Reputation: 554
Assuming having the following text,
dogs are very nice <a href="http://dogs.com">read about nice dogs here</a>
I need to change everything that is not in angle brackets, so the text will be
cats are very nice <a href="http://dogs.com">read about nice cats here</a>
I've found that regex \([^)]*\)
can come in handy here, but it looks that it does not working:
s = 'dogs are very nice <a href="http://dogs.com">read about nice dogs here</a>'
s = re.sub(r'\([^)]*\)', 'cats', s)
print(s)
'dogs are very nice <a href="http://dogs.com">read about nice dogs here</a>'
I'm sorry if this question looks lame, but I'm really new to regex. Thanks for your help.
Upvotes: 0
Views: 30
Reputation: 4689
This regex pattern doesn't seem to have anything to do with what you want - there isn't even a mention of "dog" in there, let alone angle brackets. What it does, specifically, is match any text inside round parentheses (eg. (abc)
).
More generally, I don't think you'll be able to use regular expressions here.

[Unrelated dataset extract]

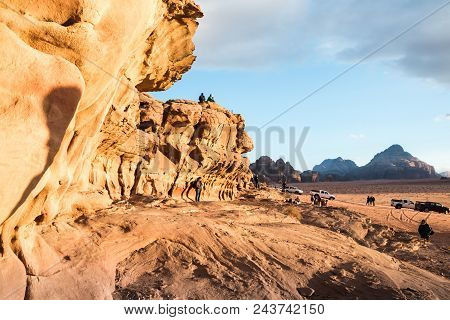 Wadi Rum, Jordan - December, 25, 2017: Tourists In The Dunes In Wadi Rum Desert In Jordan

If the HTML doesn't contain any other angle brackets (quite an assumption), you might be successful with (<[^<>]*>[^<>]*)*dogs
, which should match "dogs" only if each "<" preceding it is eventually followed by a ">".
But seriously, just install something like Beautiful Soup and parse the HTML; it's easy and a lot more robust.
Upvotes: 1